I used to use Campag's method of direct measurement 20 years ago with a 6" dial caliper, which I modified to read out to 6.2XX" and usually used 6.230 as the limit iir. I was wasting chains!
I remember one new DID Lanner chain registering as being over 6.230" after only 550 miles, which was obviously not indicative of much actual stretch.
I always use Shimano chains as replacements on Campag drivetrains, since they cost so much less, require no special tools to install and last at least as long while seeming to require less copious lubrication to remain silent.
In most cases, the Shimano chain is a touch narrower, which always seems to improve shifting. Campag even recommended use of their narrower C9 chain on their own 8s drivetrains at one point.
I advise and practice never to remove or clean a bike's chain during the service interval. I apply a continuous fine stream of diluted lubricant to the point of semi-saturation onto the moving chain, followed by a wipe-down with a terry shop towel.

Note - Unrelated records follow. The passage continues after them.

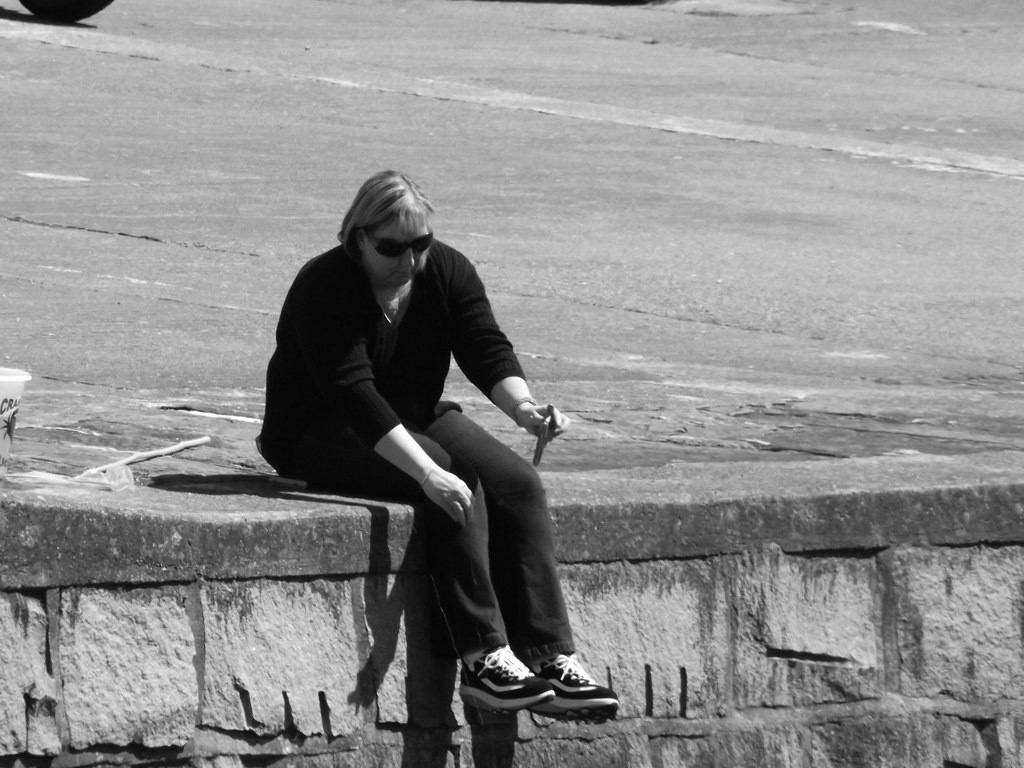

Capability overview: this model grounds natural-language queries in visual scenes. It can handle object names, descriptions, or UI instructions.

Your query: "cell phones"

[533,404,556,466]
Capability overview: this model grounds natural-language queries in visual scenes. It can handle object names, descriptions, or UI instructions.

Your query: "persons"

[254,170,619,724]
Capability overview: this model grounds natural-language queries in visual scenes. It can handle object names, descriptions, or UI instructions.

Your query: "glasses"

[355,225,433,257]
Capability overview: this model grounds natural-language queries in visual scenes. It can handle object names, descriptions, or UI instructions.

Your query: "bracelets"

[420,465,438,486]
[512,396,536,426]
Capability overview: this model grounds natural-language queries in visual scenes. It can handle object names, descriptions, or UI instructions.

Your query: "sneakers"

[525,653,619,725]
[459,644,555,715]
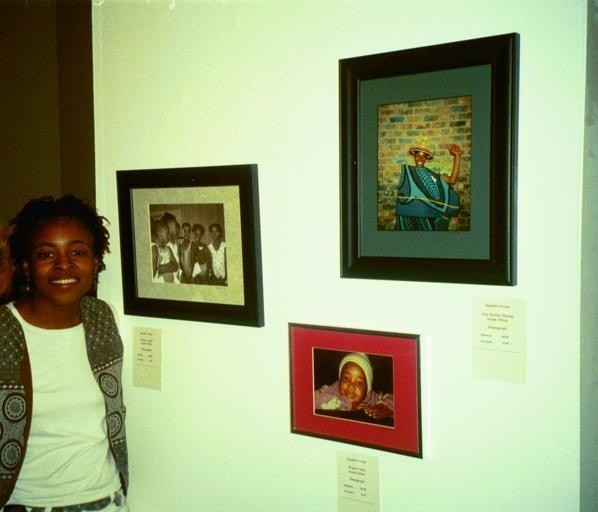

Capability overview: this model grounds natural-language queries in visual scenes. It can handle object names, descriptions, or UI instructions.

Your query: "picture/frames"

[337,29,522,287]
[286,318,425,461]
[115,162,265,333]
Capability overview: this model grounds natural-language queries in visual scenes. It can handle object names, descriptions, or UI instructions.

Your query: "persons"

[151,212,227,284]
[316,352,394,422]
[394,143,462,231]
[0,195,130,512]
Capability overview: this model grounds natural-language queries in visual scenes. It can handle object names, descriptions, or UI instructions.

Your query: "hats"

The sprockets (and pulleys) get cleaned while rotating using a machinist's rule (and screwdriver tip), respectively.
From there, a rag pulled thru the cassette's gaps can pretty things up as needed.
Last edited by dddd; 08-13-12 at 01:55 PM.
I use Campy's pin for the first installation, but use a master link after removing a chain for cleaning. I use the same technique of applying a heavily diluted homebrew chain lube to help flush out dirt, but after enough weeks, the road grit here in Colorado gets to be too much, so I take the chain off for cleaning.
One of the silliest myths about chain cleaning is that is harms the chain by removing "valuable" lube. Sure it remove the lube and dirt, but removing wear casuing grit is the idea. A thin lube penetrates the pins, rollers and bushings in a matter of seconds.
A Wipperman connex link is my favorite design, but it's a little bit of a sloppy fit on a Campy 10 chain and there is no 11 speed link. IRD makes one that looks decent and of course, KMC chains come with master links.
Here's another little known fact. Even though all brands of 10 speed chains now have the same 5.9mm width, the width across the inner plates is not the same. Campy and SRAM were both about .1mm narrower, the last time I checked. That's what makes both Wipperman and KMC links a sloppy fit on a Campy or SRAM chain. KMC chains tend to have more side clearance, when new, than the other brands and their master links have an even looser fit. Typical side clearance for a new chain is in the .004-.008 inch range.